#### TEXTO FORNECIDO:
"""
Estão incertos os dias de Junho, um humor volúvel, euforia e
depressão. Onde me encontro neste momento, chove. Os pingos de chuva batem nos
vidros da janela, fazem pequenas bolhas para depois deslizarem, enchendo o
vidro de pequenos regatos que, ao confundirem-se, transformam-se em lago. O
mundo está cheio destas metamorfoses, um conjunto de coisas que ao juntarem-se
forma uma outra. Estava a ler o jornal e vejo a palavra palimpsesto. É uma bela
palavra, dotada de musicalidade, embora eu não a recomendasse para uso poético.
"""
#### TAREFA PROPOSTA 1:
Responda com base no texto fornecido:
(a) Em que mês se situam os dias descritos?
(b) Onde estava a ser lida a palavra palimpsesto?
(c) Em que se transformam os pequenos regatos ao confundirem-se?
#### TAREFA PROPOSTA 2:
Troque "janela" por "varanda" no trecho do texto fornecido que vai de "Estão incertos os" até "para uso poético." e reescreva-o.
As entradas não intervêm nesta parte do exercício.

#### SECÇÃO DE DADOS:
"""
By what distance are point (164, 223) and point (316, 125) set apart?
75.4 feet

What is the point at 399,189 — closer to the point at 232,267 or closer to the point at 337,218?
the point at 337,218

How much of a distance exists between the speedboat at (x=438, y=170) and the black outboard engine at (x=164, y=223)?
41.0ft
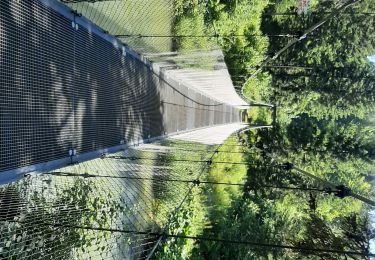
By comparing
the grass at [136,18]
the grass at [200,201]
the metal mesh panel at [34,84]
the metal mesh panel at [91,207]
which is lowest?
the grass at [200,201]

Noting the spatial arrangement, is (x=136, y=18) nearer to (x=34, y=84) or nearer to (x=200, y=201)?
(x=34, y=84)

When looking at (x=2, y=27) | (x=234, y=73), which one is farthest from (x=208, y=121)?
(x=2, y=27)

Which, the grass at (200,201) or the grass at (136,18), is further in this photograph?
the grass at (200,201)

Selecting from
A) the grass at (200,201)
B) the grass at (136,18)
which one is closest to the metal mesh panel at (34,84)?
the grass at (136,18)

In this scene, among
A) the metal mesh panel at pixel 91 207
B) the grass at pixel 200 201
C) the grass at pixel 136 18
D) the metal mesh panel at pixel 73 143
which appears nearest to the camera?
the metal mesh panel at pixel 91 207

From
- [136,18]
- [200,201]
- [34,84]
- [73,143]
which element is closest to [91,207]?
[73,143]

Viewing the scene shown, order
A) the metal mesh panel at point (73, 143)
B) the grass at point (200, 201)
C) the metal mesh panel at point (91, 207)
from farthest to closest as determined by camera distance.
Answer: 1. the grass at point (200, 201)
2. the metal mesh panel at point (73, 143)
3. the metal mesh panel at point (91, 207)

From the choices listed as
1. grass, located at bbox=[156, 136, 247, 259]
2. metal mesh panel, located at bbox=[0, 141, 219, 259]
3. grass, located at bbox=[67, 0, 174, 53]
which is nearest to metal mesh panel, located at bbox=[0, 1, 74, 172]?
metal mesh panel, located at bbox=[0, 141, 219, 259]

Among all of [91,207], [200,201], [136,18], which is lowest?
[200,201]

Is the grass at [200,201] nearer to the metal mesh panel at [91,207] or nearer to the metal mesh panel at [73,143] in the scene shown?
the metal mesh panel at [91,207]

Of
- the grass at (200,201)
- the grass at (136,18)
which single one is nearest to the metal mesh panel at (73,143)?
the grass at (136,18)

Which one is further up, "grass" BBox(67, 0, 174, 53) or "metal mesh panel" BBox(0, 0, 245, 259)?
"grass" BBox(67, 0, 174, 53)

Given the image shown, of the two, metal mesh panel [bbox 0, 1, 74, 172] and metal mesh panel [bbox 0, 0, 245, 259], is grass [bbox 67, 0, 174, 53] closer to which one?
metal mesh panel [bbox 0, 0, 245, 259]

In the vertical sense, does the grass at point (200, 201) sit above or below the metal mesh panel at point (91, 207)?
below
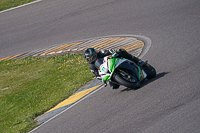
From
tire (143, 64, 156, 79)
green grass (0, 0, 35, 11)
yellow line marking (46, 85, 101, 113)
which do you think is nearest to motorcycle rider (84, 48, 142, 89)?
tire (143, 64, 156, 79)

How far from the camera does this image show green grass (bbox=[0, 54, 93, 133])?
393 inches

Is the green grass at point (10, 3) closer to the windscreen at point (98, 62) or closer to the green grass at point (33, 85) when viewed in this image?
the green grass at point (33, 85)

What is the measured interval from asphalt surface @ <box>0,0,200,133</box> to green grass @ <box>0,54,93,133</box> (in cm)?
115

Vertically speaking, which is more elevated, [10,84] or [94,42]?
[94,42]

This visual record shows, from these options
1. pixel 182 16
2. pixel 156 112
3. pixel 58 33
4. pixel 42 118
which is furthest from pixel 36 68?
pixel 156 112

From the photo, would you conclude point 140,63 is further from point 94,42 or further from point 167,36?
point 94,42

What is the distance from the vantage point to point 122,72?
8156mm

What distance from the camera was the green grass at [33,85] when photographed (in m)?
9.98

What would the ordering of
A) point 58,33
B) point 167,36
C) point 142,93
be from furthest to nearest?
point 58,33, point 167,36, point 142,93

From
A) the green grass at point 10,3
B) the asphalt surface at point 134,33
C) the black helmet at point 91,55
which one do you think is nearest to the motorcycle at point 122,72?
the black helmet at point 91,55

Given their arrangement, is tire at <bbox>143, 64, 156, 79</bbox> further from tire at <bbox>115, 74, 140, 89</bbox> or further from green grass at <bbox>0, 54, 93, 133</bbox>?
green grass at <bbox>0, 54, 93, 133</bbox>

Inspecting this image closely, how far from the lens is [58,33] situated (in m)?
15.3

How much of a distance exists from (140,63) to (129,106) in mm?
1734

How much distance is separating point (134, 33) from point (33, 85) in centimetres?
486
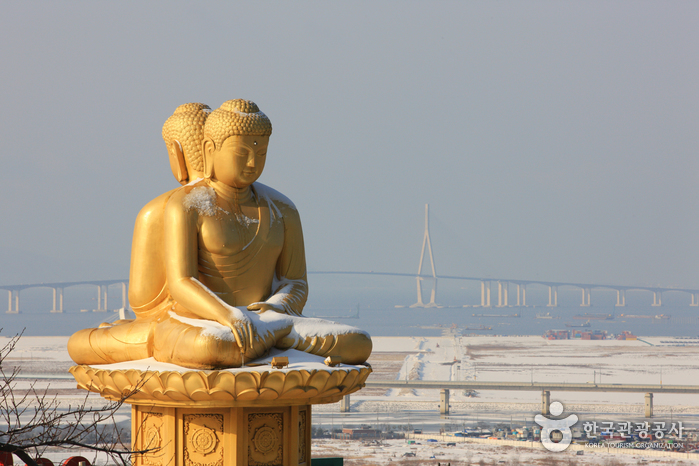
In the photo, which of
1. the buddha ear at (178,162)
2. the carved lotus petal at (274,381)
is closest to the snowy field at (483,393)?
the buddha ear at (178,162)

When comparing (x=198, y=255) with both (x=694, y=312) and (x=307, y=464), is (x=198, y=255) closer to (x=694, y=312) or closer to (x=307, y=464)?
(x=307, y=464)

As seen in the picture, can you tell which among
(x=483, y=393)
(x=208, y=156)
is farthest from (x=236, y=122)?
(x=483, y=393)

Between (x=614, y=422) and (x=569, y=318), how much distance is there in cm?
7060

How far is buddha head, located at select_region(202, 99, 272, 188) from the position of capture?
14.1ft

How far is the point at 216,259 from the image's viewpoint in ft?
14.3

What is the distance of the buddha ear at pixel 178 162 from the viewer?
15.3 ft

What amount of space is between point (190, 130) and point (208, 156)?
0.87ft

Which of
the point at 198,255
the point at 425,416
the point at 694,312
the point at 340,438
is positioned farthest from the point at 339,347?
the point at 694,312

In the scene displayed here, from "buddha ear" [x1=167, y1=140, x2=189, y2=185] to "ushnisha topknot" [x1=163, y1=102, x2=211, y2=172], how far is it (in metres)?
0.02

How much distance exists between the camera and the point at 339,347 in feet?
13.9

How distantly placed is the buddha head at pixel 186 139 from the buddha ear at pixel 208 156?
13 centimetres

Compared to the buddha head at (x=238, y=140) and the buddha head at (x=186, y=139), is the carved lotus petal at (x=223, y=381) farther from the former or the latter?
the buddha head at (x=186, y=139)

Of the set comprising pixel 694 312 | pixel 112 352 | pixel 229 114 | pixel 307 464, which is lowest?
pixel 694 312

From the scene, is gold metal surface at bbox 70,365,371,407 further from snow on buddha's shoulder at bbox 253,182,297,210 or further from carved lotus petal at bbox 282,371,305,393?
snow on buddha's shoulder at bbox 253,182,297,210
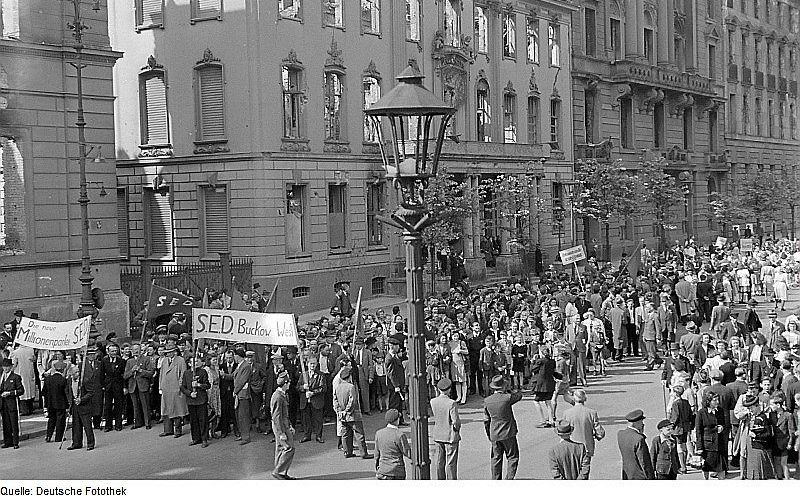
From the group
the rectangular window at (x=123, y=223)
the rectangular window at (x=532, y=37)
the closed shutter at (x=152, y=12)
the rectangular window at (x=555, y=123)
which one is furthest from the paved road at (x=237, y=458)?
the rectangular window at (x=555, y=123)

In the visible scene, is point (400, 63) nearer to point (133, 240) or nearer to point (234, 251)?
point (234, 251)

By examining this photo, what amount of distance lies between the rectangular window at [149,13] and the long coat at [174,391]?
1380cm

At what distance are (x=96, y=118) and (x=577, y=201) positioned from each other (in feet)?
49.1

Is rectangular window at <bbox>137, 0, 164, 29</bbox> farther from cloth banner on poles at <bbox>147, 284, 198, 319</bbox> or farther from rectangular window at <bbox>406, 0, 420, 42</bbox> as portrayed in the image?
cloth banner on poles at <bbox>147, 284, 198, 319</bbox>

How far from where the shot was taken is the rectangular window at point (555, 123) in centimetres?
3130

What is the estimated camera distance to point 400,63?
25828 millimetres

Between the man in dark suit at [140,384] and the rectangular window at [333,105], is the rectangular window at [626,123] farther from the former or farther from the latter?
the man in dark suit at [140,384]

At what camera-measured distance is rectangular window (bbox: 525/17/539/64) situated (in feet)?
96.5

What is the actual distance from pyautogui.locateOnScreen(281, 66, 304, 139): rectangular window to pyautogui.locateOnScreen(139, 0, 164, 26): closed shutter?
3.61 metres

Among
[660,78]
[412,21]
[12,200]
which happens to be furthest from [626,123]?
[12,200]

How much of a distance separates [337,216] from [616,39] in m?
13.6

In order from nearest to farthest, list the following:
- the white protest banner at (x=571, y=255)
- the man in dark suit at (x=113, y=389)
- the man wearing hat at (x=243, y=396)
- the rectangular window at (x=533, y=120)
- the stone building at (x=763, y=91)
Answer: the man wearing hat at (x=243, y=396) → the man in dark suit at (x=113, y=389) → the stone building at (x=763, y=91) → the white protest banner at (x=571, y=255) → the rectangular window at (x=533, y=120)

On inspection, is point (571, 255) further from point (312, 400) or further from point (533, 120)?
point (312, 400)

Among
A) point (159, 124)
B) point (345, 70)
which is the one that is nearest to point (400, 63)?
point (345, 70)
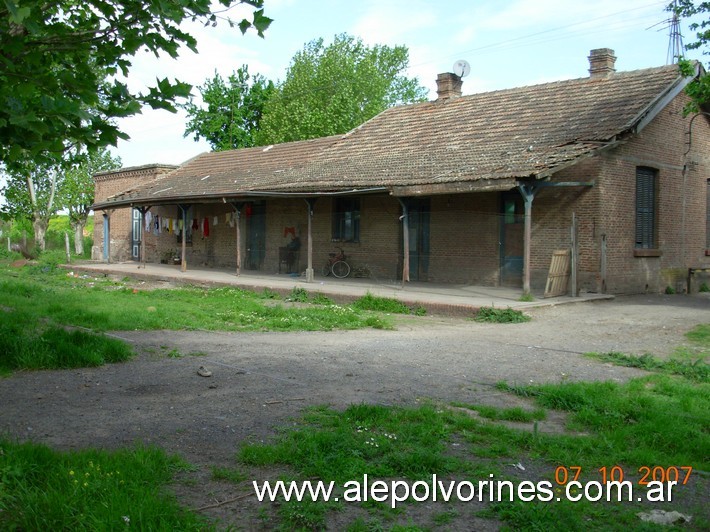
"""
#### RESPOSTA ESCRITA 1:
(a) Em Junho.
(b) No jornal.
(c) Em lago.

#### RESPOSTA ESCRITA 2:
Estão incertos os dias de Junho, um humor volúvel, euforia e
depressão. Onde me encontro neste momento, chove. Os pingos de chuva batem nos
vidros da varanda, fazem pequenas bolhas para depois deslizarem, enchendo o
vidro de pequenos regatos que, ao confundirem-se, transformam-se em lago. O
mundo está cheio destas metamorfoses, um conjunto de coisas que ao juntarem-se
forma uma outra. Estava a ler o jornal e vejo a palavra palimpsesto. É uma bela
palavra, dotada de musicalidade, embora eu não a recomendasse para uso poético.